Risulta quindi difficile comunicare con chi si trova fuori dalla struttura ed in particolare in un centro di Magburaka, in Sierra Leone, i dottori dovevano prendere appunti su pezzi di carta che venivano poi distrutti. Qui è intervenuta Google che ha creato dei tablet molto particolari che possono esser utilizzati tranquillamente in queste situazioni.

Il tablet è infatti racchiuso in un case di policarbonato che può essere lavato con sostanze chimiche che eliminano qualunque traccia di virus e batteri permettendo di essere trasportato facilmente dentro e fuori dal centro.
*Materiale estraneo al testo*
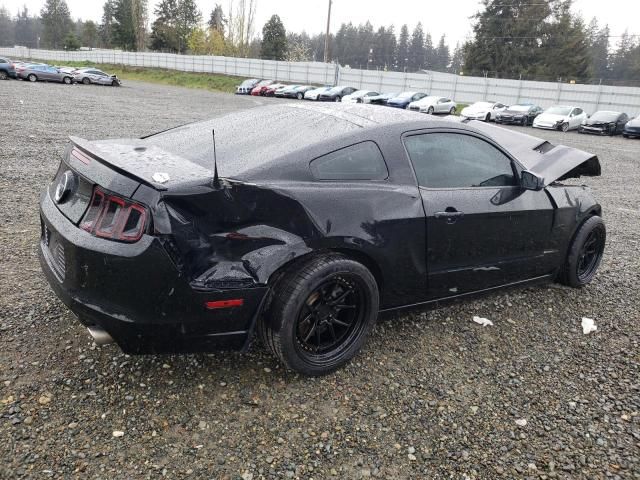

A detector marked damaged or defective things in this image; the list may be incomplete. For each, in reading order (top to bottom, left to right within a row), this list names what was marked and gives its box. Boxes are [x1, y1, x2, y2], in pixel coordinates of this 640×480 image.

damaged bumper [38, 190, 268, 352]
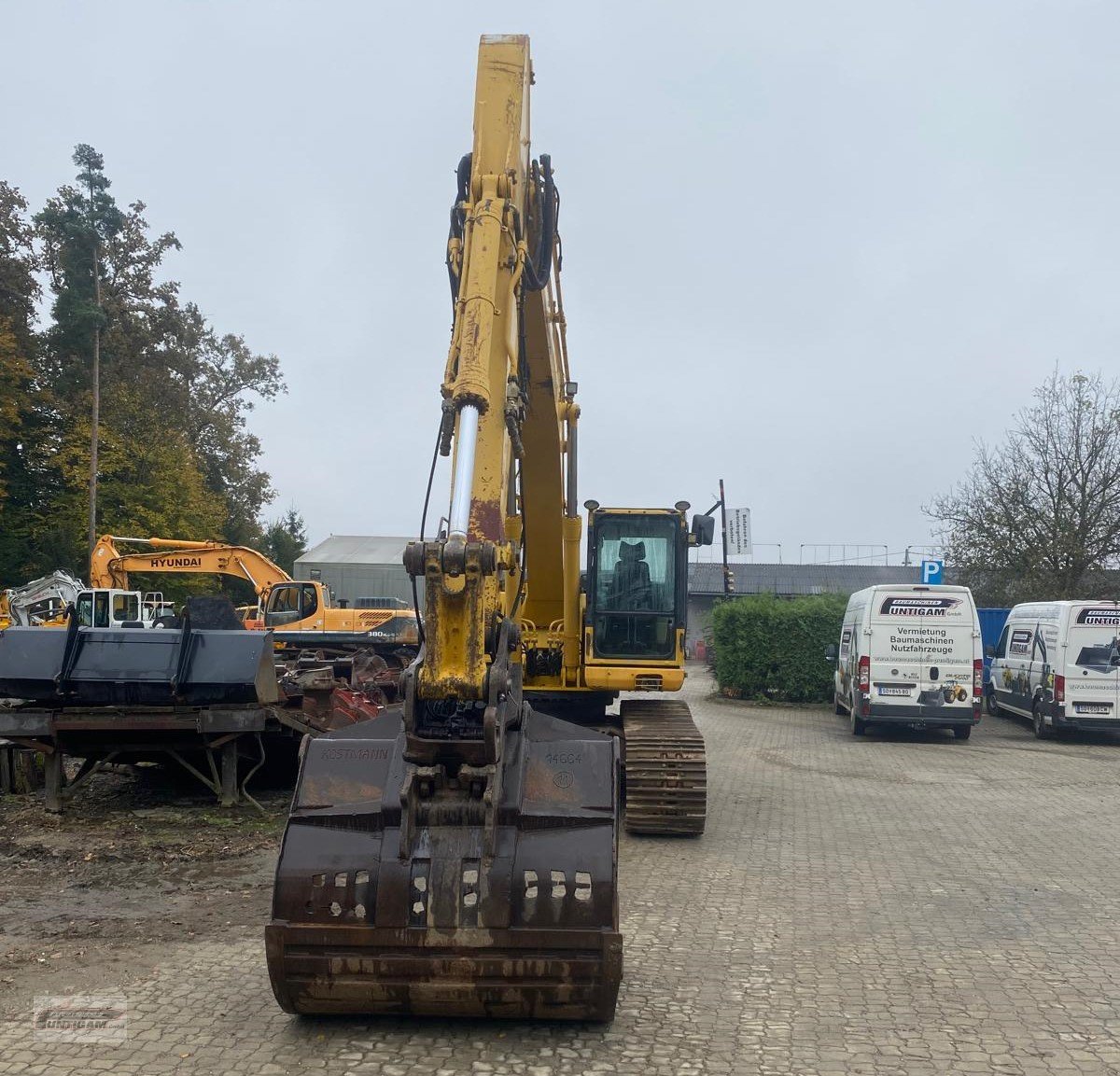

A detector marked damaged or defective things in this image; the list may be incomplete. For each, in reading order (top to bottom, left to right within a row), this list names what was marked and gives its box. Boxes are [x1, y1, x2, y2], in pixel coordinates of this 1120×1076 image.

rusty bucket attachment [267, 707, 627, 1016]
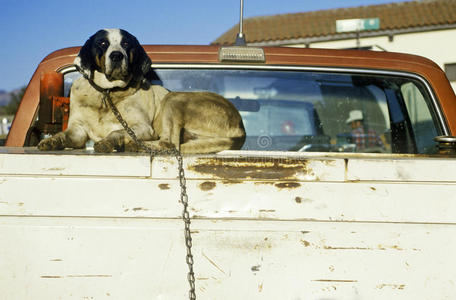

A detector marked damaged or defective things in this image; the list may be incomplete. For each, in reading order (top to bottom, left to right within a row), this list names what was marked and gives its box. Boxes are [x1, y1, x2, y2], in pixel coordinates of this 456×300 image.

Ovviamente non manca la connessione Wireless che permette la comunicazione tra le persone all’interno dell’edificio e quelle che sono fuori. Non si hanno specifiche tecniche del dispositivo dal momento che probabilmente si tratta di un prodotto fine a se stesso, tuttavia è possibile che Google possa produrre altri dispositivi che possono essere utilizzati in simili scenari ad alto rischio.